まだ迷っている方は、以下のステップで始めてみてはいかがでしょうか。
- 近くのスタジオで体験レッスンに参加する
- 自分に合ったレッスン形式(マット or マシン、グループ or プライベート)を見つける
- 週1〜2回のペースで3ヶ月継続することを最初の目標にする
3ヶ月後には、きっと身体と心の変化を実感できるはずです。ピラティスで、健康的でしなやかな身体を手に入れましょう。
ピラティスの効果に関するよくある質問
ピラティスは週1回でも効果がありますか?
はい、週1回でも継続すれば効果は期待できます。特に姿勢改善や柔軟性の向上といった効果は、週1回のペースでも変化を感じやすいと言われています。
ただし、週2〜3回行う場合と比べると、変化を実感するまでに時間がかかる傾向があります。
週1回のスタジオレッスンに加えて、自宅で簡単なエクササイズを行うのが効果的です。レッスンで学んだ呼吸法や基本的な動きを日常に取り入れるだけでも、効果の実感スピードが変わってきます。
ピラティスで痩せることはできますか?
ピラティス単体で大幅に体重を減らすのは難しいですが、ボディラインの引き締めや太りにくい身体づくりには効果的です。
ピラティスでインナーマッスルが鍛えられると基礎代謝が上がり、日常的にカロリーを消費しやすい身体になります。体重の数値は変わらなくても、見た目がすっきりしたと感じる方は多くいます。
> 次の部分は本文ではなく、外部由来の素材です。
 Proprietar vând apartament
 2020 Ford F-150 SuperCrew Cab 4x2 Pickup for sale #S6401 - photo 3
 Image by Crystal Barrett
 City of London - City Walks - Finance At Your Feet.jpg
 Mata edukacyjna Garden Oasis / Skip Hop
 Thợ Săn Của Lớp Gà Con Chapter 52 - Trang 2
短期間で体重を落としたい場合は、食事管理やウォーキングなどの有酸素運動とピラティスを組み合わせるのがおすすめです。
ピラティスとヨガはどちらが効果的ですか?
どちらが効果的かは、目的によって異なります。
- 体幹強化・姿勢改善が目的→ピラティスがおすすめ
- 柔軟性向上・リラックスが目的→ヨガがおすすめ
「どちらかを選ばなければいけない」というわけではなく、両方を取り入れている方もたくさんいます。大切なのは、どちらを選んでも継続することです。まずは体験レッスンを受けて、自分に合う方を選ぶとよいでしょう。
ピラティスは男性にも効果がありますか?
もちろん、ピラティスは男性にも同様の効果があります。体幹の強化や姿勢改善、柔軟性の向上など、すべてのメリットは性別に関係なく得られます。
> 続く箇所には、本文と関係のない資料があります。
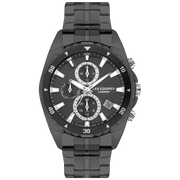 RUČNI SAT LEE COOPER LC07515.650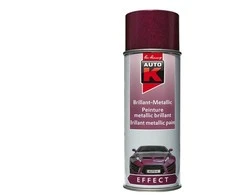 Auto_K Automobilių dažai 233105 Auto K, 400 ml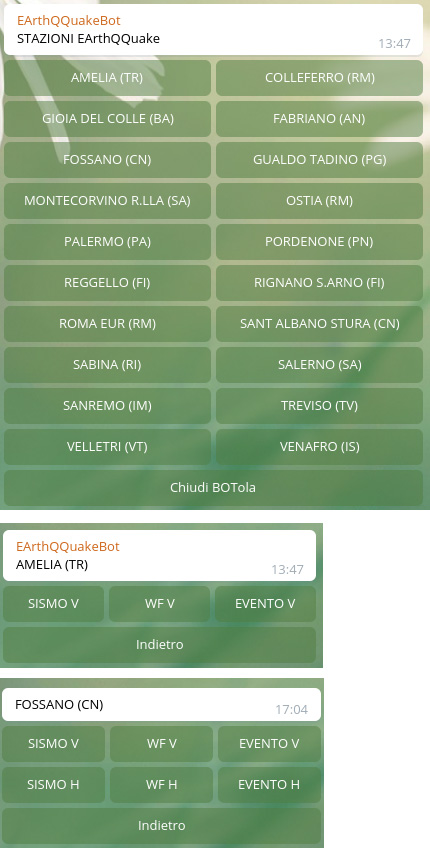 ForumEA/T/b1 copia.jpg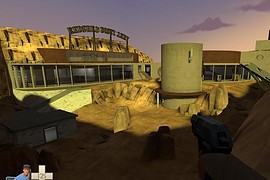 cp_spyder_v1.3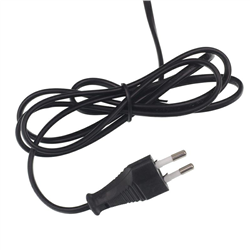 PROSTOWNIK ELEKTRONICZNY 6-12V 4A DO WSZYSTKICH TYPÓW AKUMULATORÓW-347586385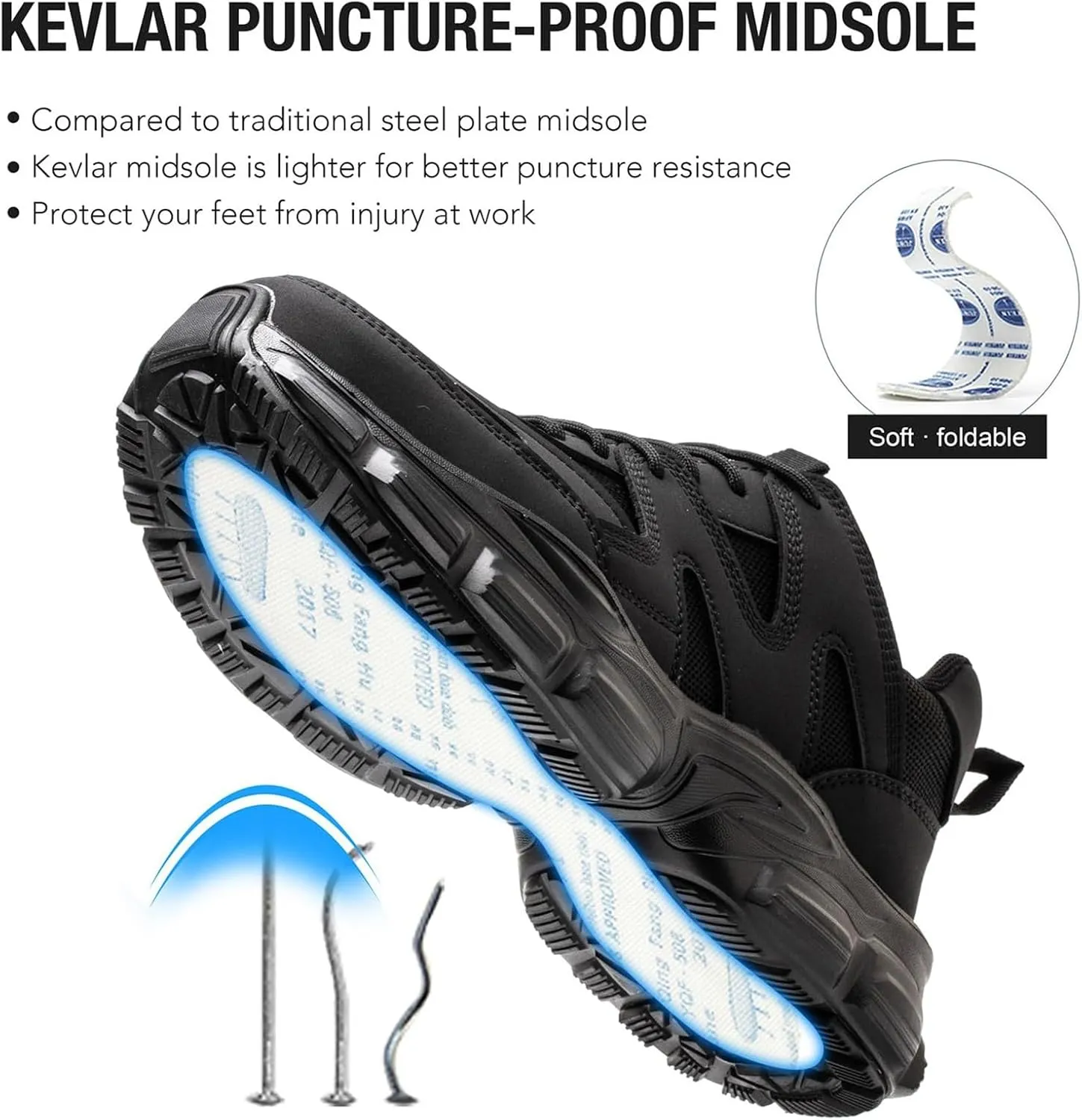 Womens White Tennis Shoes Leather Sneakers Casual Walking Shoes for Women Men Tennis Shoes Clearance Womens Casual Loafers Slide On Sneakers for Women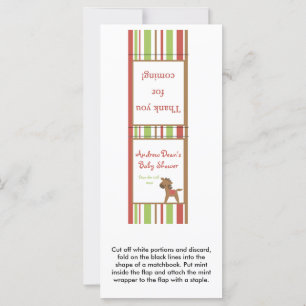 25 Mint Matchbooks Barn Farm Horse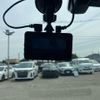 nissan serena 2006 -NISSAN--Serena DBA-CNC25--CNC25-002020---NISSAN--Serena DBA-CNC25--CNC25-002020- image 20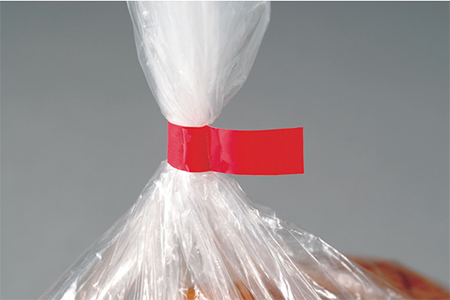 Bag Sealer Plastic Bag Taping Tool BS-2200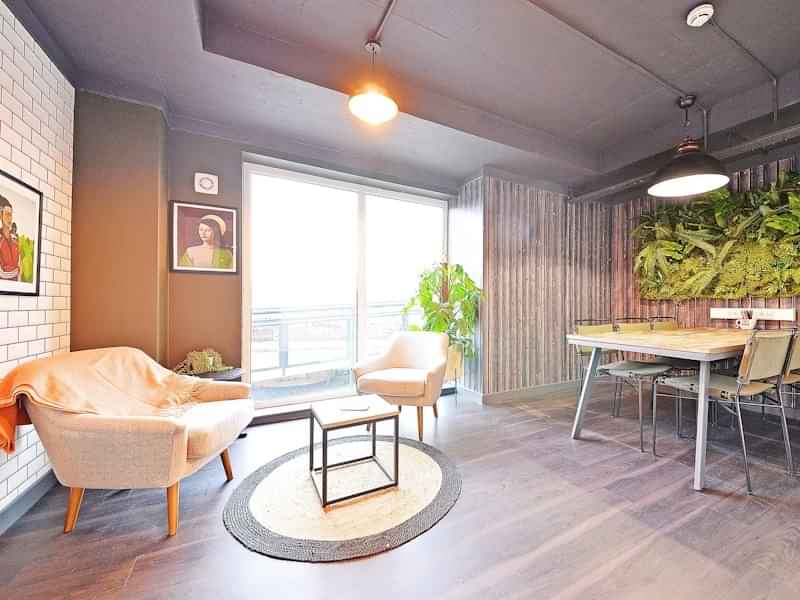 Canalside, Birmingham - 5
近年は、スポーツのパフォーマンス向上や腰痛の改善を目的にピラティスに取り組む男性が増えています。プロスポーツ選手がトレーニングの一環として取り入れている事例も多数あります。
「ピラティスは女性のもの」というイメージを持つ方もいるかもしれませんが、実は創始者のジョセフ・ピラティス氏も男性です。最近は男性向けのクラスを設けているスタジオも増えているので、気軽に体験してみてください。
ピラティスは毎日やっても大丈夫ですか?
軽めのストレッチ程度のエクササイズなら毎日行っても問題ありません。ただし、高強度のレッスンを毎日行うのはおすすめしません。
筋肉はトレーニング後の休息中に修復・強化されるため、回復の時間をしっかり取ることが大切です。頻度の目安としては、週3〜5回程度が上限と考えるとよいでしょう。
身体に疲労感や痛みがある場合は、無理をせずお休みしましょう。自分の身体の声を聞きながら、無理のない範囲で継続することが、長期的に効果を得る一番の近道です。